Problem requirements =>
Please print the passage of the article about Georgetown University's staff member, starting with "She also tweeted" and going on through "at Johns Hopkins.".

Page extract =>
Georgetown University has placed a recently hired staff member on administrative leave after her anti-Semitic social media posts were revealed.

Aneesa Johnson, who was hired by Georgetown's School of Foreign Service to be the "primary point of contact" for master's students on "everything academic," has a history of anti-Semitic activity and statements dating back to 2015.

According to social media posts published by Canary Mission, a group that tracks anti-Semitism online, Johnson in July 2015 tweeted that she had a "deep seeded [sic] hate for Zio bitches," a derogatory reference to Zionists.

She also tweeted a picture of an Orthodox Jewish boy, with the caption "When the world hates you bc you a thief and grew up looking like a shaytan [devil] #GrowingUpIsraeli."

According to her LinkedIn, Johnson most recently served as a school counselor for Fairfax County Public Schools after completing her master's in counseling at Johns Hopkins.

She also has been involved in various anti-Israel efforts, beginning as a student at Northwestern University in 2015, where she participated in a Boycott, Divestment, and Sanctions campaign, which seeks to harm Israel economically. She also was events coordinator for the university's chapter of Students for Justice in Palestine, a group that has ties to Islamic terrorists.

In 2021, she cohosted a podcast in which she said that "every American" should carry a "sense of guilt" for the United States' support for Israel.

In response to the revelations, Georgetown released a statement that said it had placed Johnson on "immediate administrative leave" and that the university was "not aware" of her social media posts when it hired her.

Many other universities have recently come under fire for employing anti-Semites. In the wake of the October 7 Hamas terror attacks on Israel, a George Washington University professor shared posts that described the terrorists as "martyrs" and endorsed their "armed resistance." A Cornell professor was placed on leave after calling the attacks—which killed more than 1,400 Israelis—"energizing" and "exhilarating."

Exercise data =>
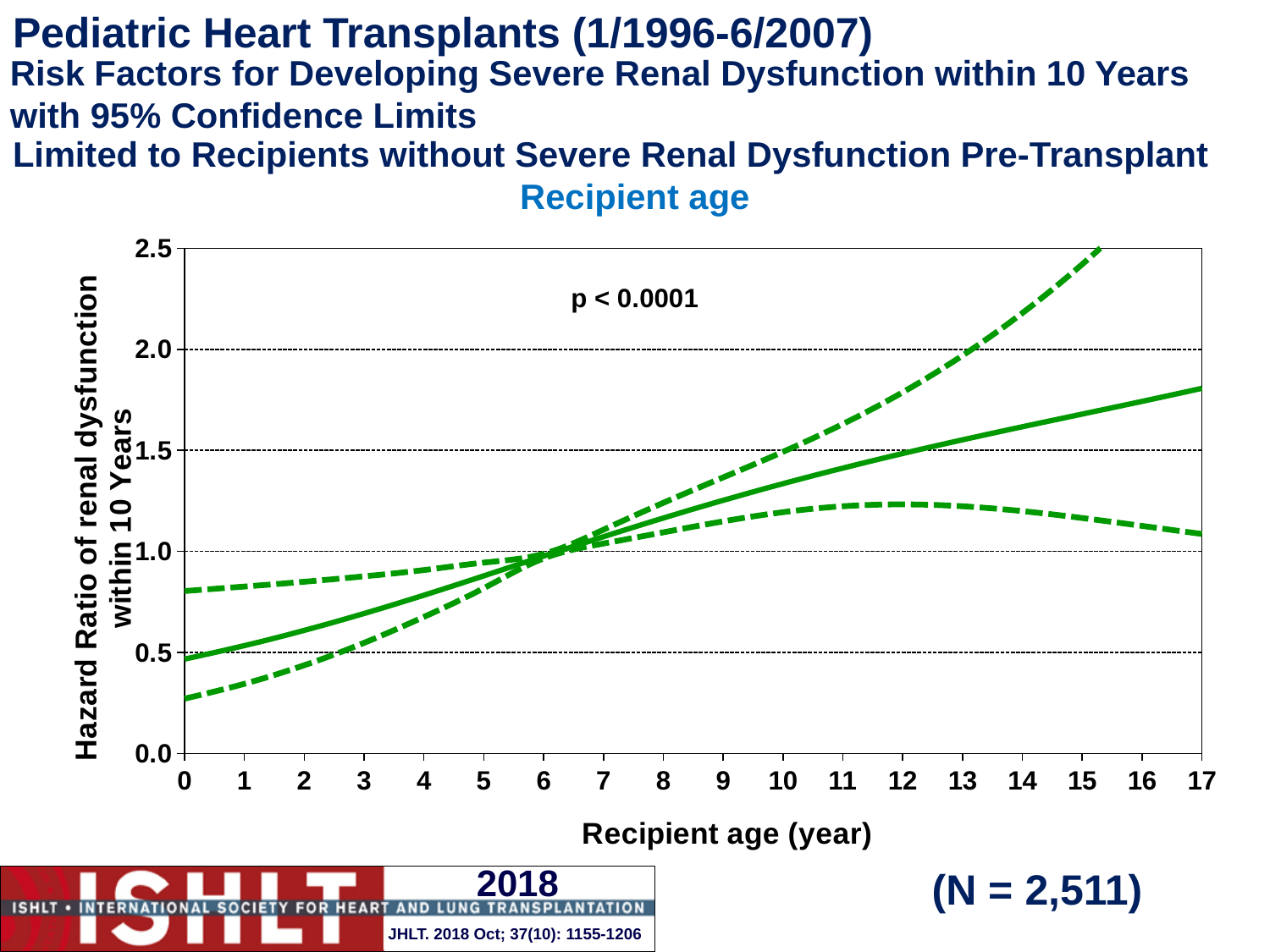
Is the upper dashed confidence limit at recipient age 0 greater or less than 1.0? less Is the lower dashed confidence limit at recipient age 0 greater or less than 0.5? less What kind of chart is shown on the slide? line chart What p-value is printed on the chart? p < 0.0001 Is the hazard ratio on the solid line at recipient age 0 greater or less than 1.0? less Does the solid hazard ratio line rise or fall as recipient age increases from 0 to 17 years? rise What is the highest value shown on the y axis of the chart? 2.5 How many lines are plotted on the chart? 3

Solution to this problem =>
She also tweeted a picture of an Orthodox Jewish boy, with the caption "When the world hates you bc you a thief and grew up looking like a shaytan [devil] #GrowingUpIsraeli."

According to her LinkedIn, Johnson most recently served as a school counselor for Fairfax County Public Schools after completing her master's in counseling at Johns Hopkins.